Nella zona centrale (Monte San Martino e Monte Orello) è notevole la presenza del carpino nero, insieme all’unica stazione elbana di ferula (San Giovanni).
L’area orientale dell’isola è invece contraddistinta da alcune essenze vegetali che invece mancano quasi del tutto nell’Elba occidentale, tra cui l’endemica Centaurea aplolepa var. aethaliae, l’anemone stellato, l’ampelodesmo e l’asfodelo. Nell’area umida di Mola, presso Porto Azzurro, è degna di nota la presenza dell’iris acquatico. Sulle rupi marittime del Monte Grosso si trovano due delle tre stazioni elbane di palma nana.

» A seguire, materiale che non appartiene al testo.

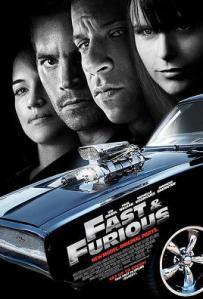 fast&furious2009a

Di notevole rilievo è inoltre la popolazione micologica che tra le specie più comuni annovera: Boletus edulis (selvo), Boletus aereus (moreccio), Boletus regius (porciano), Leccinum lepidum (lecciotto), Amanita caesarea (cocco), Macrolepiota procera (bubbola), Clitocybe nebularis (cemballo), Clitocybe infundibuliformis (cembalella), Hygrophorus russula (lecciaiola), Lactarius deliciosus (barghigiana), Cantharellus cibarius (gallastruzzo) e Lepista nuda (mortellazzo).

Fauna –
Anche la fauna, al pari della biodiversità floristica, mantiene ancora un buon livello di densità anche se minacciata da alcune pratiche agricole intensive, dall’uso di pesticidi e dall’eccesiva presenza turistica.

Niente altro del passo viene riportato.